##### Given text #####
This guide describes how your organization can increase business value and agility by modernizing your mainframe and midrange environments using Azure Logic Apps. The current business world is experiencing an era of hyper-innovation and is on a permanent quest to obtain enterprise efficiencies, cost reduction, growth, and business alignment. Organizations are looking for ways to modernize, and one effective strategy is to augment the business value while using existing legacy assets.

For organizations with investments in mainframe and midrange systems, this means making the best use of platforms that helped send humans to the moon or helped build current financial markets and extend their value using the cloud and artificial intelligence (AI). This scenario is where Azure Logic Apps and its native capabilities for integrating with mainframe and midrange systems come into play, by opening the door to the AI world for legacy investments. Among other features, Azure Logic Apps incorporates the core capabilities of Host Integration Server (HIS), which has been used for mainframe and midrange integration at the core of Microsoft's most strategic customers over 20+ years. As a result, Azure Logic Apps has become an Integration Platform-as-a-Service (iPaaS) for mainframe and midrange systems.

When enterprise developers build integration workflows with Azure Logic Apps, they can more quickly deliver new applications using little to no code or less custom code. Developers who use Visual Studio Code and Visual Studio can be more productive than those who use IBM mainframe development tools and technologies because they don't require knowledge about mainframe systems and infrastructure. Azure Logic Apps empowers business analysts and decision makers to more quickly analyze and report vital legacy information. They can directly access data in mainframe data sources, which removes the need to have mainframe developers create programs that extract and convert complex mainframe structures.

Cloud native capabilities for mainframe and midrange system integration

Since 1990, Microsoft has provided integration with mainframe and midrange systems through Microsoft Communications Server. Further evolution of Microsoft Communications Server created Host Integration Server (HIS) in 2000. While HIS started as a System Network Architecture (SNA) Gateway, HIS expanded to include IBM data stores (DB2, VSAM, and Informix), IBM transaction systems (CICS, IMS, and IBM i), and IBM messaging (MQ Series). Microsoft's strategic customers have used these technologies for more than 20 years.
##### Dataset excerpt #####
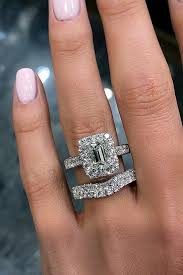 Stunning Bridal Sets That Will Melt Her Heart Wedding Forward Bridal Engagement Rings Bridal Rings Unique Engagement Rings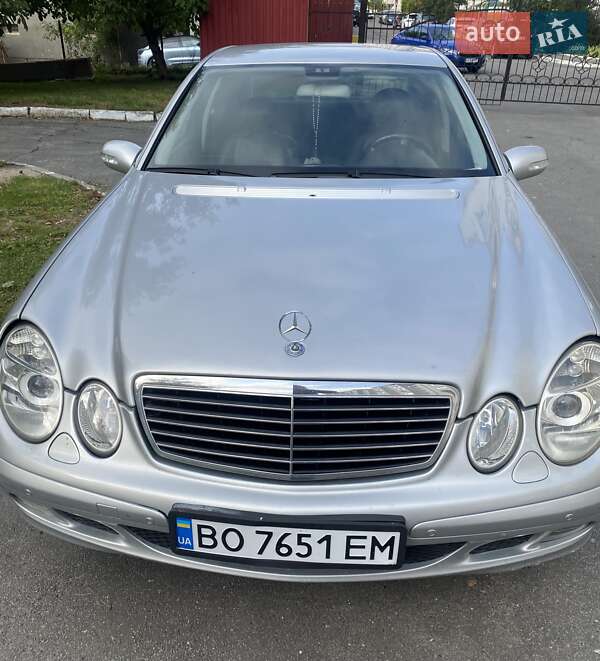 Седан Mercedes-Benz E-Class 2005 в Тернополі фото 4 Седан Mercedes-Benz E-Class 2005 в Тернополі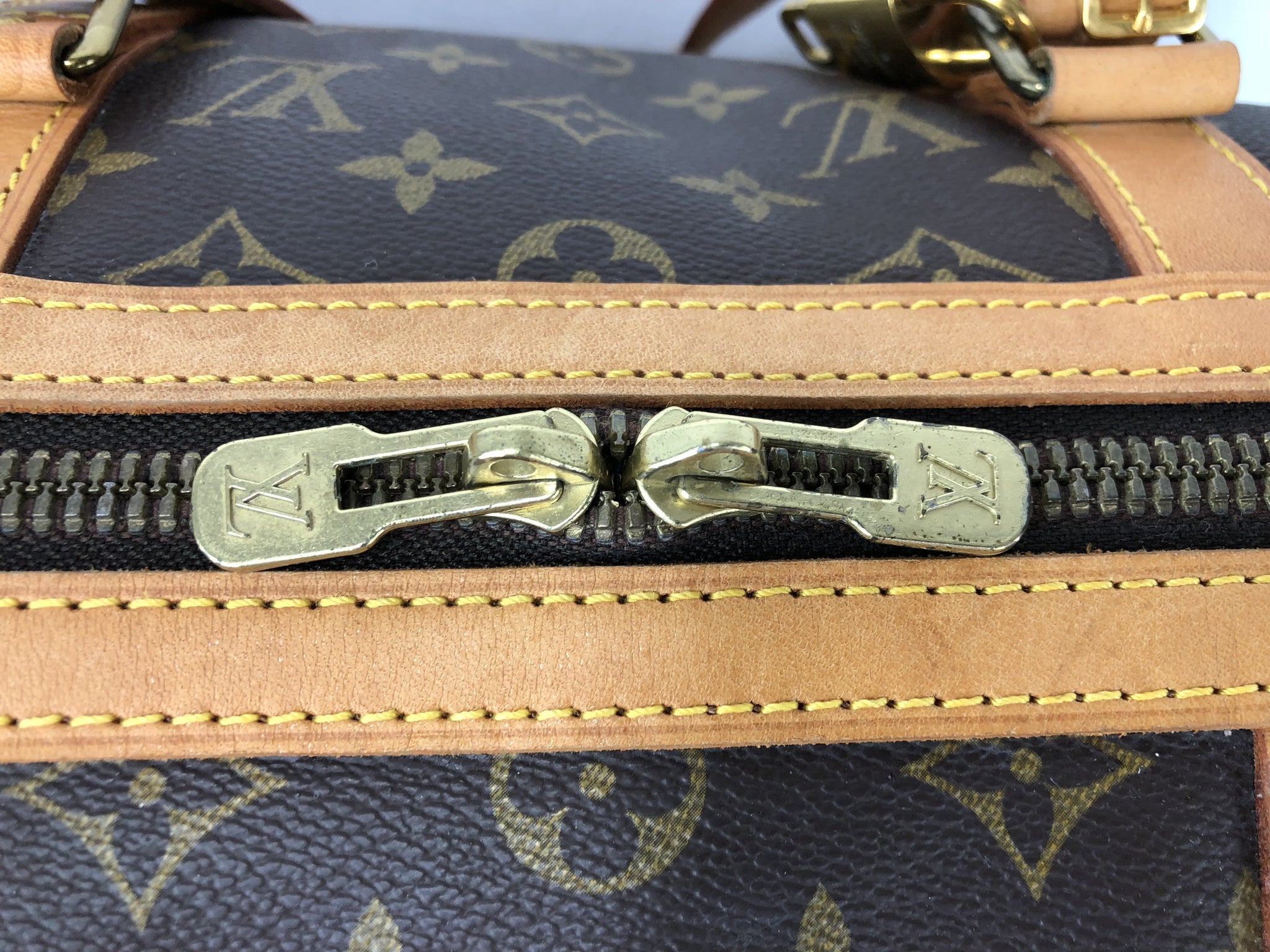 LOUIS VUITTON SAC SOUPLE 45 Duffel Bag in Monogram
#####
__Requirement 1__.
Using the mainframe modernization guide, answer each of the following:
(a) In what year was Host Integration Server created?
(b) Through what product has Microsoft provided integration with mainframe and midrange systems since 1990?
(c) What can business analysts and decision makers directly access with Azure Logic Apps?
__Requirement 2__.
Duplicate the span of the mainframe modernization guide that begins at the words "Since 1990, Microsoft" and stops after "than 20 years.", with no changes.

__Expected output 1__.
(a) 2000
(b) Microsoft Communications Server
(c) Data in mainframe data sources

__Expected output 2__.
Since 1990, Microsoft has provided integration with mainframe and midrange systems through Microsoft Communications Server. Further evolution of Microsoft Communications Server created Host Integration Server (HIS) in 2000. While HIS started as a System Network Architecture (SNA) Gateway, HIS expanded to include IBM data stores (DB2, VSAM, and Informix), IBM transaction systems (CICS, IMS, and IBM i), and IBM messaging (MQ Series). Microsoft's strategic customers have used these technologies for more than 20 years.